Teresa Liu survived 20 years of confinement for her faith. Now she forgives her captors as she leads converts,It’s almost as if Teresa Liu is making up for lost time.
Liu is an 86-year-old Catholic woman in Australia who has guided hundreds of ethnic Chinese into the faith, years after spending a significant part of her youth in a communist Chinese prison.
Liu had an evangelistic spirit from a young age. As a young woman, she joined the Catholic organization the Legion of Mary in her native Guangzhou (Canton), in southern China. The group, which operates worldwide, seeks to spread the Catholic faith. She had also been discerning a religious vocation with the Carmelite nuns.
Two events interrupted the life she had envisioned for herself. If she was uncertain whether God wanted her to be a consecrated religious, she seems to have found an answer when John Bosco Liu came into her life.
“He told her that he loved her,” according to a profile of her written for Catholic News Service.
But their plans to marry were interrupted as well, because of their membership in the Legion of Mary, considered an “anti-revolutionary” organization.
It was the late 1950s, and the communist rulers of the People’s Republic of China were exerting more and more control over religion. They set up an alternative to the Catholic Church in order to neutralize the influence and control over segments of the population by a foreign power—the Vatican. The Legion of Mary itself was seen as a “anti-revolutionary” organization, and Teresa and John Bosco’s membership earned them prison sentences.
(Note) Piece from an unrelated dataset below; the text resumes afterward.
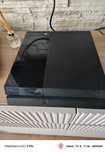 Konsola Sony PS4 1TB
They also refused to join the state-established Chinese Catholic Patriotic Association.
Teresa never had a trial, but ended up serving 20 years. John Bosco was behind bars for 22. The two lovebirds actually spent some of their time in the same prison in Guangzhou. But if they dared to speak or show signs of affection, it could lead to severe punishment. Teresa herself was kept in solitary confinement for several long periods—once for seven months.
She knew, however, that she was never alone. Christ was with her.
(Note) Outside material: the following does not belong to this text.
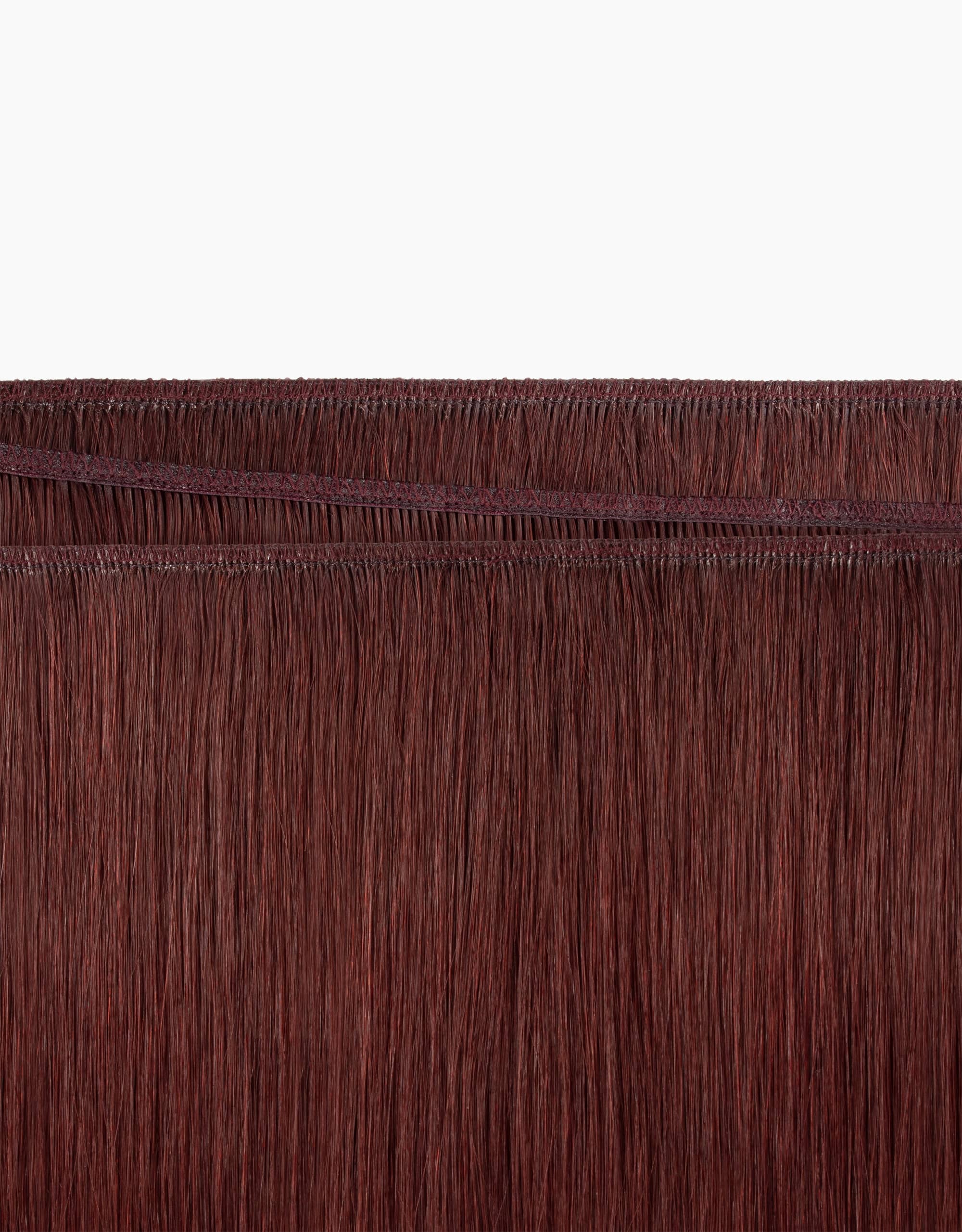 20" Elegance Super Weft - Image 18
Though they could not attend any kind of religious service while in prison, of course, Teresa maintained her life of prayer in secret. Once she was able to lie down to sleep at night, she would pray the Rosary, for example.
“I felt very close to God at that time because in my heart I said, ‘Jesus, now I have nothing but you. Don’t let me leave you,'” she told CNS.
She finally was released in 1977, in the wake of China’s often-violent Cultural Revolution and a new opening to the West. She and John Bosco were married in 1979 and moved to Australia the following year.
But John lived only for 10 more years. He had a massive heart attack one day at Mass, just after receiving Communion.
Teresa carried on, catechizing new immigrants from her native land. Providing them one-on-one faith formation in their own language — Cantonese or Mandarin — she has guided hundreds into the Catholic Church, her pastor, Fr. Janusz Bieniek, pastor and a member of the Congregation of St. Michael the Archangel, told CNS.
“She is very supportive of all initiatives in the parish, especially the work of evangelization with people from China who are thinking of becoming Christian,” said Fr. Bieniek, himself an immigrant, from Poland. “She gathers them, talks to them, personally keeps contact with them and encourages them.”
Recently, Liu was invested as a dame in the Equestrian Order of St. Gregory the Great in recognition of her “outstanding commitment to faith” demonstrated “through her Christian outreach to and conversion of many people in the Archdiocese of Sydney.” Investiture in the order is the highest honor the Church bestows on lay people and is given in recognition of extraordinary service to the Church, CNS explained.
“She is a very credible witness to the faith and at the same time very quiet and unassuming,” he said. “People know about her past, her experiences and sufferings, but she doesn’t boast about this. She … never has any kind of talk about revenge or hatred. She has no anger, so that makes a very big impression on people.”
Liu said she has forgiven her captors, saying they were just doing their job. “They also are victims of the communist system,” she said.
She urged prayers for China, saying the situation for the faithful now is in some ways worse than it was for the Catholics of the 1950s. “They want to destroy every religion,” she said.